En substance, tout peut se résumer au graphique suivant :

la mondialisation est-elle bénéfique à tous les pays ?Cliquez pour agrandir

Ce graphique montre l’évolution des revenus sur la période 1988-2008, ajustés en dollars de 2005, sur la population mondiale ; les données ont été établies par centiles, le graphique ci-dessus montre des paquets de 5%, et le graphique détaillé par centile est disponible ici. Cette représentation indique par exemple que les cinq premiers pourcents de la population mondiale ont observé un gain d’environ 15% de leurs revenus sur la période considérée, ou que le 5% de plus haut revenu a vu les leurs progresser de plus de 60%.

Déjà, l’assertion que les pauvres deviennent plus pauvres est largement battue en brèche : il y a de moins en moins de pauvres. En outre, en termes d’inégalités, les statistiques montrent qu’à l’échelle mondiale, le coefficient de Gini (qui, à 100, signifie une inégalité totale et à 0, une égalité totale) a diminué de 69 à 64 : non seulement, les pauvres sont moins pauvres, mais l’inégalité entre riches et pauvres diminue.

Shocked

Le reste du graphique nous en dit encore plus.

On observe en effet que, de très loin, c’est bien le 1% le plus riche qui a le plus profité de la mondialisation. Ce 1% représente les personnes qui engrangent 45.000$ par an ce qui, pour une famille traditionnelle de 4 personnes (deux parents et deux enfants), représente 180.000$ de revenus nets après impôts ; reconnaissons-le, c’est très confortable, mais on est assez loin de l’image d’Épinal du millionnaire à gros cigare censé représenter à lui seul ce 1% si souvent décrié.

En outre, se focaliser sur ce 1%-là serait oublier les 99% restants qui ont eu un trajet fort différent.

Ainsi, pour 85% de la population mondiale, la progression a aussi été spectaculaire : on parle en effet de plus d’un milliard et demi d’individus, essentiellement issus d’Inde et de Chine, qui ont vu leurs revenus se multiplier par respectivement 2,3 et 5,6 en une vingtaine d’années. La Chine, par exemple, a observé 63 centiles de gain pour sa population, dans un « grand bond en avant » qui ne doit rien au communisme et tout à l’ouverture du pays au marché mondial et aux méthodes typiquement capitalistes.

Enfin, on ne pourra passer sous silence le creux, dramatiquement visible dans le milieu du graphique, correspondant aux centiles 70 à 95. Ce sont ces derniers qui ont observé la plus faible progression de leurs revenus sur cette période ; attention, ici, on ne parle pas de baisse, mais bien d’une augmentation plus faible que tous les autres centiles, et même en dessous de la moyenne générale située autour de 25%. Or, les populations concernées sont celles des classes moyennes des pays riches occidentaux.
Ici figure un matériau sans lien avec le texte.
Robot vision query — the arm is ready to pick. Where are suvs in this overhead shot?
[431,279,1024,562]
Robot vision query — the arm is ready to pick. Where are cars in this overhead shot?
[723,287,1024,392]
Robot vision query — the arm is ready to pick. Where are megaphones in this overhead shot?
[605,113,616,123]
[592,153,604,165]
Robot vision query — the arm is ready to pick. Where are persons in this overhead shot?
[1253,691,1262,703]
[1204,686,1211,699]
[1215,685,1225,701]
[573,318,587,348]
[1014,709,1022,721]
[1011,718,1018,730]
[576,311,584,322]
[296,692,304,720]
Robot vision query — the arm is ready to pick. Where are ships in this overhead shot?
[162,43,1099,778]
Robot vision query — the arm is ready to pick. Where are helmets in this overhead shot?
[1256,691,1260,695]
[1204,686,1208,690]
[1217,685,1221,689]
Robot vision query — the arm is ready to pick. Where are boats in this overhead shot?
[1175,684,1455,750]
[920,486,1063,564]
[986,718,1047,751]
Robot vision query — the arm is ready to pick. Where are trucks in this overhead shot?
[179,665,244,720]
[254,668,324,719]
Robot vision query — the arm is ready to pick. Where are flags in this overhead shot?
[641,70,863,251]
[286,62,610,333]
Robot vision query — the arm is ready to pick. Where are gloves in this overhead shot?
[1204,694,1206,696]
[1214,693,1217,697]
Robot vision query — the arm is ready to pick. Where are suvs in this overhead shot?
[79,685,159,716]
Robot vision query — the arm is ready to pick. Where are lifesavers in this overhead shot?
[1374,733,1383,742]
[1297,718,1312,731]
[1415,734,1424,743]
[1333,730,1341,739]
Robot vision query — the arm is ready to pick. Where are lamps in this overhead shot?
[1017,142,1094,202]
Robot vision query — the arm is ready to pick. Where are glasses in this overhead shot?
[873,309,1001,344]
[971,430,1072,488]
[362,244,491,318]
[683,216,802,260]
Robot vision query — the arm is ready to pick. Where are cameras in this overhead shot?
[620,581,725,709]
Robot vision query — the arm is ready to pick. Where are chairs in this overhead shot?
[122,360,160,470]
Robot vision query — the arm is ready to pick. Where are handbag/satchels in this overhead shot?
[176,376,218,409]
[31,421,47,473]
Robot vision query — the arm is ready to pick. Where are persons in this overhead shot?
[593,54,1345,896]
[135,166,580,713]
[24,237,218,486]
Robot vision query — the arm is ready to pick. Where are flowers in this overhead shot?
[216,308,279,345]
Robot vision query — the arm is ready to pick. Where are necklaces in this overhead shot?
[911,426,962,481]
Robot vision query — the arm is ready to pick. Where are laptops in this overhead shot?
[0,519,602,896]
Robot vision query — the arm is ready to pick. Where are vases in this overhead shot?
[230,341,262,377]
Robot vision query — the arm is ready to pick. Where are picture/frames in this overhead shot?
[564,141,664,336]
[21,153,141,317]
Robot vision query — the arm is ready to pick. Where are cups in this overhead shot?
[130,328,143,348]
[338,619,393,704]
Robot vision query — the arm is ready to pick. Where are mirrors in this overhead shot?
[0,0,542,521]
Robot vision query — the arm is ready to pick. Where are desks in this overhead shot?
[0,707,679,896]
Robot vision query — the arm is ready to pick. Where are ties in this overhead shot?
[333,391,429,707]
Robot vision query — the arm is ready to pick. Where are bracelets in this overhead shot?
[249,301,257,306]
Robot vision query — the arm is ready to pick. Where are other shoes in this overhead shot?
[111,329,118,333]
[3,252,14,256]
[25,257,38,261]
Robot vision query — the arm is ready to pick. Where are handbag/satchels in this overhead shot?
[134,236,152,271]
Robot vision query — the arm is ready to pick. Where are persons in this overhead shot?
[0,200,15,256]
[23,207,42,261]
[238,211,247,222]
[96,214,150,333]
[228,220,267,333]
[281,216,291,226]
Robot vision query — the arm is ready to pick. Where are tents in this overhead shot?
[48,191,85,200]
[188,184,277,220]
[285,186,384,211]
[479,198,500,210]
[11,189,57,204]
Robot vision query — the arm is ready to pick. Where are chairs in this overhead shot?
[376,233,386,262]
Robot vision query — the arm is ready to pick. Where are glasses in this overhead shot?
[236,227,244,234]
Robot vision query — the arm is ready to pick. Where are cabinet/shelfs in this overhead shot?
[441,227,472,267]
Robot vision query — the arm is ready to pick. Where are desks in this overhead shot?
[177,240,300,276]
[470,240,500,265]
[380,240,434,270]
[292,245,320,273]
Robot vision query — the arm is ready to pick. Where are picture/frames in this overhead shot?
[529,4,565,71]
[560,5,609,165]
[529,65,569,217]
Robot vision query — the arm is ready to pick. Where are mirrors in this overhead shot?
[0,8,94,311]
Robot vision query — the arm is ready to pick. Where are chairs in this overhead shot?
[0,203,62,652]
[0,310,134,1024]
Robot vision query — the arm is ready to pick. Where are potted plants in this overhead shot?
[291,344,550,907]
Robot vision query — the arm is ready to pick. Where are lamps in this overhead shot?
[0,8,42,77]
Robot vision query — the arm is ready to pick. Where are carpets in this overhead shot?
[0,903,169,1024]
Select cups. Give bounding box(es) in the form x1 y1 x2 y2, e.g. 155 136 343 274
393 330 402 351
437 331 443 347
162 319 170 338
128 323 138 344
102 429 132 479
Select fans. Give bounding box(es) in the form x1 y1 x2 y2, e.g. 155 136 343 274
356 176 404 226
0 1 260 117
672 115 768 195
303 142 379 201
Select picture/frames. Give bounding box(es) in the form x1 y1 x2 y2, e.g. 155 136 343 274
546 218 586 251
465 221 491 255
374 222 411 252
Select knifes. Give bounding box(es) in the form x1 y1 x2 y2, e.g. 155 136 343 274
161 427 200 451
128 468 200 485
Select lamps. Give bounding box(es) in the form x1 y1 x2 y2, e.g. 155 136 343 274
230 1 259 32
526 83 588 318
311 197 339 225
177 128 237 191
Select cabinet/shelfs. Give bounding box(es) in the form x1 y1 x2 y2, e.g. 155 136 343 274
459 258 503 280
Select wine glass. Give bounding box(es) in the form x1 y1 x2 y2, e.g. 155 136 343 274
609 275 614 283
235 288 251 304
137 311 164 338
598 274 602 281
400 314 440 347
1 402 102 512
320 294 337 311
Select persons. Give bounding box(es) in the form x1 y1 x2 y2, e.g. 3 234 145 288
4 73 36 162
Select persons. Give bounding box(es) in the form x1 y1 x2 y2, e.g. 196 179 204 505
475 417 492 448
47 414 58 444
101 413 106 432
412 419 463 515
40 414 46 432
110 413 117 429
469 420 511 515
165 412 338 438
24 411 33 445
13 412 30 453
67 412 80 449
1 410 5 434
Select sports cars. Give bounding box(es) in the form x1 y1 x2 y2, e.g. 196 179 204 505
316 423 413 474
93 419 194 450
Dit autrement : la mondialisation, si elle a énormément bénéficié au 1% le plus riche, et beaucoup à tous les centiles de 1 à 70, n’a permis qu’une amélioration modeste voire nulle pour les classes moyennes occidentales. Typiquement, ces classes moyennes occidentales sont composées des individus qui ont subi les vagues de délocalisations des années 80 et 90 au profit des pays comme l’Inde ou la Chine, justement. Ce sont eux qui ont vu leurs emplois devenir obsolètes ou peu compétitifs face à une main d’œuvre d’autant plus bon marché qu’elle était en nombre important.

Du reste, c’est logique : en moyenne, ces classes moyennes sont handicapées par leur position géographique (typiquement, la campagne, les villes moyennes avec moins d’opportunités d’emploi), par l’avalanche de législations et de réglementations trop protectrices (depuis le sanitaire jusqu’au social) qui, finalement, les empêche de se lancer dans des activités productives originales, ou par des systèmes sociaux rigides construits à une époque où la situation mondiale était éminemment différente, systèmes qui favorisent inconsciemment un chômage local en attente d’un emploi similaire plutôt que, par exemple, une relocalisation ou la formation continue ou complémentaire.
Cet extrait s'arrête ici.